Lejos del cielo es una brillante reapropiación del melodrama norteamericano, que en los años cincuenta fue concebido por la industria cinematográfica como un “cine de mujeres”, lo que significa que se gestaron moldes para la feminidad, una industria que dictaba lo que consumiría cierto sector del público. En el melodrama las mujeres sufren por una pérdida, ya sea la del amor (el amante masculino), o la de un hijo (el concepto del amor maternal), aunada a la desdicha existente como una especie de castigo injusto, por el que ellas deben de pagar y expiar una culpa que no les corresponde. Estos filmes retratan el purgatorio personal por el que pasan las mujeres en busca del perdón de una sociedad que las discrimina por ser diferentes, por “haber cometido alguna equivocación”, o sencillamente por actuar de manera indebida según los preceptos de una sociedad conservadora.

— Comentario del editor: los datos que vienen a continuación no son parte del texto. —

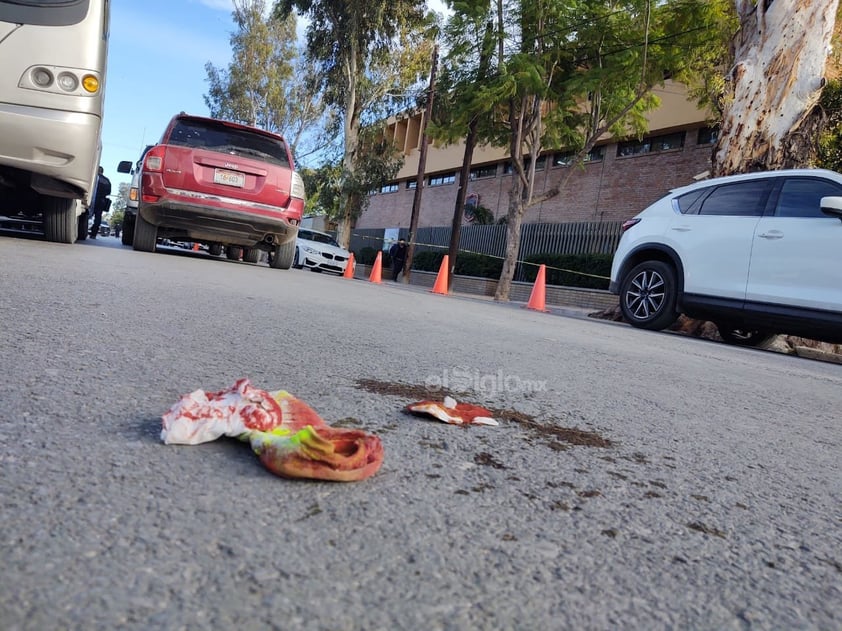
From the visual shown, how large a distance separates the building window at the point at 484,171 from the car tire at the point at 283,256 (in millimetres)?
20998

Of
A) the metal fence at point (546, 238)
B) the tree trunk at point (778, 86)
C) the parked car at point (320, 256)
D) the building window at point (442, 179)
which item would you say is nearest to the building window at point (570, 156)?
the metal fence at point (546, 238)

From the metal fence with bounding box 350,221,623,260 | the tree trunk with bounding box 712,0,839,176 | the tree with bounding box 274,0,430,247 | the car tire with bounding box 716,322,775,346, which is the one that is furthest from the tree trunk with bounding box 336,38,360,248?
the car tire with bounding box 716,322,775,346

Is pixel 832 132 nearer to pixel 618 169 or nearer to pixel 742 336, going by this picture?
pixel 618 169

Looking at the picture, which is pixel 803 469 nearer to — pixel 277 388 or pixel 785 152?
pixel 277 388

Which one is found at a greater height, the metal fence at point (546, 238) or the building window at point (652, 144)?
the building window at point (652, 144)

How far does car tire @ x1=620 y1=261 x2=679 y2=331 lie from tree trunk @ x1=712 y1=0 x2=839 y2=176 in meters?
3.09

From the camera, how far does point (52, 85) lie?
5699mm

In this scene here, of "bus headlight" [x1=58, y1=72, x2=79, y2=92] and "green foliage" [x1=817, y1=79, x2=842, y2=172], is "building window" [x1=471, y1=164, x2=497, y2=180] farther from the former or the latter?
"bus headlight" [x1=58, y1=72, x2=79, y2=92]

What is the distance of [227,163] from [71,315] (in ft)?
19.6

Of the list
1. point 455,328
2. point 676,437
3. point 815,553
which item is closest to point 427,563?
point 815,553

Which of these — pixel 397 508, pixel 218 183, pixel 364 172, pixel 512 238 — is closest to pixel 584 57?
pixel 512 238

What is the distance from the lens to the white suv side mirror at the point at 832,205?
6.52 m

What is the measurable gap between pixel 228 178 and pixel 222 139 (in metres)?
0.66

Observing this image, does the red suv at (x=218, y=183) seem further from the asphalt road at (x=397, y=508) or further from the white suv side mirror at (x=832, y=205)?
the white suv side mirror at (x=832, y=205)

Los personajes de Lejos del cielo son una reinterpretación del melodrama del cine clásico, con figuras rectoras en la dirección como Duglas Sirk, uno de los fundadores del género que relata las desgracias de la clase acomodada, una elegante tensión emocional con el cotilleo como detonante. Cathy, en Lejos del cielo, es heredera directa de Cary, la protagonista de All that Heaven Allows (1955), de Douglas Sirk. En esta película del cine clásico de Hollywood, Cary es una viuda que se enamora de su joven jardinero; la disparidad de edades y de clases sociales es inaceptable por una comunidad que observa y juzga. La protagonista es incluso desdeñada por sus propios hijos. En la reapropiación del nuevo milenio por parte de Haynes, Cathy tiene un pequeño romance (contenido y simbólico) con su jardinero, pero a diferencia de la película de Douglas Sirk, aquí el esposo no está muerto, sino que es gay, y el jardinero no sólo es joven, sino también negro. Postular estos personajes era imposible para el cine de 1950, deudor de un código de censura conservador en el que los personajes homosexuales apenas se insinuaban y los negros no tenían mayor protagonismo que el de la servidumbre o la periferia.

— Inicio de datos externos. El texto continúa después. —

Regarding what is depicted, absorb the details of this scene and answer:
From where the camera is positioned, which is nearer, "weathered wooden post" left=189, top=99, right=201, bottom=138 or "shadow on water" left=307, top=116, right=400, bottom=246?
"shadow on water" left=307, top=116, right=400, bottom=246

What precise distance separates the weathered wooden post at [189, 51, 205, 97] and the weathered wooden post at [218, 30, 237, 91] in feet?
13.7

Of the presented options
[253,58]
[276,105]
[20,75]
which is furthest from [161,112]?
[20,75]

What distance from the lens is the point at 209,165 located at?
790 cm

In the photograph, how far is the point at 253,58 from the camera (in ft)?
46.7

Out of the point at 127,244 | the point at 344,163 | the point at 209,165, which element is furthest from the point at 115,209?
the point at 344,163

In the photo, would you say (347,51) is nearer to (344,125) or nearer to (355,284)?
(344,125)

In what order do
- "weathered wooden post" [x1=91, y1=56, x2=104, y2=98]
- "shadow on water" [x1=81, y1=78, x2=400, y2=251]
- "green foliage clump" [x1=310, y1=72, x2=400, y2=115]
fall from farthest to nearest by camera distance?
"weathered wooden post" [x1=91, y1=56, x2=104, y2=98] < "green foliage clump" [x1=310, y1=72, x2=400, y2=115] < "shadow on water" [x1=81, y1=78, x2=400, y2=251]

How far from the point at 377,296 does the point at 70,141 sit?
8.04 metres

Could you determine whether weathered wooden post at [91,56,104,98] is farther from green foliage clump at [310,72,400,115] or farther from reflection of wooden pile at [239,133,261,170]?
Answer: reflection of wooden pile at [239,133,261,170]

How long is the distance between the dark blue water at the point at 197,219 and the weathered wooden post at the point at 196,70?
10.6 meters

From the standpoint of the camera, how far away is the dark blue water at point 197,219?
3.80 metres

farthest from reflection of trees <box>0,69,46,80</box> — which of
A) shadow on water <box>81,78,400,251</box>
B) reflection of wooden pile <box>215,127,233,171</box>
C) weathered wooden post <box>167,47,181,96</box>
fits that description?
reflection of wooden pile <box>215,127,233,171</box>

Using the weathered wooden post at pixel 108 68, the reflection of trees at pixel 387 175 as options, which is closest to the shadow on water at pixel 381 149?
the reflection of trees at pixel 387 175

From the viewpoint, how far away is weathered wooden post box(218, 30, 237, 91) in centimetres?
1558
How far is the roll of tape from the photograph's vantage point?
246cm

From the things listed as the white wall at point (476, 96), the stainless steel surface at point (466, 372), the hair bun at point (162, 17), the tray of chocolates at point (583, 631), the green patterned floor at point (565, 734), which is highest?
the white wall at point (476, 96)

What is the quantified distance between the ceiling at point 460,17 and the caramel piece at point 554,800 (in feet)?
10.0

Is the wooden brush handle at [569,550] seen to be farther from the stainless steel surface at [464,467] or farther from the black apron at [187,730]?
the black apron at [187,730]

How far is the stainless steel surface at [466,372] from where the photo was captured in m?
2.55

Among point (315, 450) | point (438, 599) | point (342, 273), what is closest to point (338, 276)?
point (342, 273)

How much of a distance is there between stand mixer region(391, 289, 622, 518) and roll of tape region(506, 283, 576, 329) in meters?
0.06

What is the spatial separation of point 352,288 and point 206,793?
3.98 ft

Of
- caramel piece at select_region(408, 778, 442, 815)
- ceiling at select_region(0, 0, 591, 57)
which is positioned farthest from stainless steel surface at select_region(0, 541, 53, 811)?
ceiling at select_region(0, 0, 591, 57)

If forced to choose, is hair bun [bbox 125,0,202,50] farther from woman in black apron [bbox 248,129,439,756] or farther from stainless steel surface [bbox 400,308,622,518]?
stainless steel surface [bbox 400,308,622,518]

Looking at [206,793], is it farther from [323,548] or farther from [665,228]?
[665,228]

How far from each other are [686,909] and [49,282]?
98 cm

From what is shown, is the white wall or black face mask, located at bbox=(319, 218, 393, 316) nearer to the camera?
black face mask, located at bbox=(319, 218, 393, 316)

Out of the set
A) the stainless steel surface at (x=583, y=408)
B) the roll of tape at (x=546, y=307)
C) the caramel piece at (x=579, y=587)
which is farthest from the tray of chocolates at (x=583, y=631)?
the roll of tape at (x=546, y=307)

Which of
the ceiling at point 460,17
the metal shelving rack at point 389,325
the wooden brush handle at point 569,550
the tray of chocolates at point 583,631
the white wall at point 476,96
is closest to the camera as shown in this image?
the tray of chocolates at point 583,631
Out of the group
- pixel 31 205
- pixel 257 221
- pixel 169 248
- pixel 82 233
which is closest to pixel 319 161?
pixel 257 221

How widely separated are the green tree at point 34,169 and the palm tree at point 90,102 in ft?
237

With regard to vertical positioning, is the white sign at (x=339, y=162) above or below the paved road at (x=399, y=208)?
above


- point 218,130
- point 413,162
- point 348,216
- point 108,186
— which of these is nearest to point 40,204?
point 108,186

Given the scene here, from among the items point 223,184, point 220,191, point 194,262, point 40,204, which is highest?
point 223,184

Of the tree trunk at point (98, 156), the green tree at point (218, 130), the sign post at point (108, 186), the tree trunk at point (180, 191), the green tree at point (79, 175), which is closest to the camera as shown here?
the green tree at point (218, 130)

Todd Haynes se reapropia de aquello que no había sido contado pero que seguramente aconteció e incluso sigue pasando: hombres dentro del clóset, que infelices se casan por norma social con una joven atractiva, quien descubre con desencanto su secreto. Tras la revelación, la mirada cae sobre su matrimonio, el primero se somete a terapias con un psicólogo (con la posible intervención del tratamiento hormonal o con electroshocks), mientras la esposa soporta las injurias sociales. Todo es contención, porque ante el delicado tejido social no hay quien logre desatar un hilo sin provocar una catástrofe. Cathy descubre en Raymond, su joven jardinero, una apacible compañía que poco a poco va decantando en un roce de miradas, romance sin consumar, idílico e imposible no sólo por la edad y la clase social, sino también por cuestiones raciales.

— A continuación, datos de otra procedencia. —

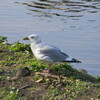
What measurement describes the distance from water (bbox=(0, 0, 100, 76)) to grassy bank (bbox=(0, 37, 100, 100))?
212 centimetres

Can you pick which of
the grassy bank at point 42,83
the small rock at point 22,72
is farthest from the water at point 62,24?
the small rock at point 22,72

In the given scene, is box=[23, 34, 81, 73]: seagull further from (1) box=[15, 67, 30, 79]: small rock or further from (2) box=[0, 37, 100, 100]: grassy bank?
(1) box=[15, 67, 30, 79]: small rock

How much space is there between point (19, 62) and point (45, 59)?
86cm

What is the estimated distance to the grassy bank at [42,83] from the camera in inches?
244

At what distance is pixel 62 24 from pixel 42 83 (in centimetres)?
703

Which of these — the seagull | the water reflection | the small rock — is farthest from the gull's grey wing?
the water reflection

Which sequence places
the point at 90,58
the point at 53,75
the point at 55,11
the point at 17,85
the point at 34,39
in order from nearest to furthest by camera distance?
the point at 17,85
the point at 53,75
the point at 34,39
the point at 90,58
the point at 55,11

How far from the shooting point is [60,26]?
518 inches

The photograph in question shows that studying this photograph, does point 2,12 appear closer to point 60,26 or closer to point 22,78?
point 60,26

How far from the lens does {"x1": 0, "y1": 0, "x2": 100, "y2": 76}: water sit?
10687 mm

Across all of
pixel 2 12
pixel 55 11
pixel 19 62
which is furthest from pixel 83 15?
pixel 19 62

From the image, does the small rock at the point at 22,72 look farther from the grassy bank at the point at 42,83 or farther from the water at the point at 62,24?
the water at the point at 62,24

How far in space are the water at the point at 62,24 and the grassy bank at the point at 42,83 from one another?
2115 mm

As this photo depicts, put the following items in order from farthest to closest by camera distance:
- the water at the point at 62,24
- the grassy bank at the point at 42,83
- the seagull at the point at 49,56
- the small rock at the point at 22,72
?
the water at the point at 62,24 → the seagull at the point at 49,56 → the small rock at the point at 22,72 → the grassy bank at the point at 42,83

El racismo es un punto que retoma el filme durante todo el metraje, aborda el repudio por parte de una sociedad blanca, adinerada y dominante, que vive del cotilleo y las fiestas de coctel. Haynes hace evidente lo que en tiempos anteriores apenas se podía insinuar, y que a su manera Sirk lo sugería con inteligencia: la constante discriminación racial, el clasismo y la intolerancia a la diversidad sexual. Pone frente a cámara la discusión sobre el cine clásico de Hollywood, del cual somos herederos. En el discurso se desenmascara, en primera instancia, que las historias se bordan a medida del mismo modelo de personaje: blancos y de clase acomodada, para posteriormente obviar la ausencia y el repudio a otro tipo de personajes, como los homosexuales o los afroamericanos.
En un sentido explícito, el cine clásico de Hollywood tuvo su código de censura vigente desde 1930 hasta 1960, pero la industria cultural, aquélla que dicta qué se ve y dónde se consumen los productos culturales, es una industria aún vigente, no tan fáctica como el código de censura de mediados del siglo pasado, pero igual de abrupta y moralina. Los relatos, por ejemplo, de comedias y encuentros amorosos, siguen girando en torno a una sensibilidad heterosexual, que se consuma en la pareja monógama y el amor más rosa. Los discursos homofóbicos, misóginos, racistas y clasistas siguen vigentes, pero se han matizado, se cuelan en nuestro imaginario y controlan subjetividades.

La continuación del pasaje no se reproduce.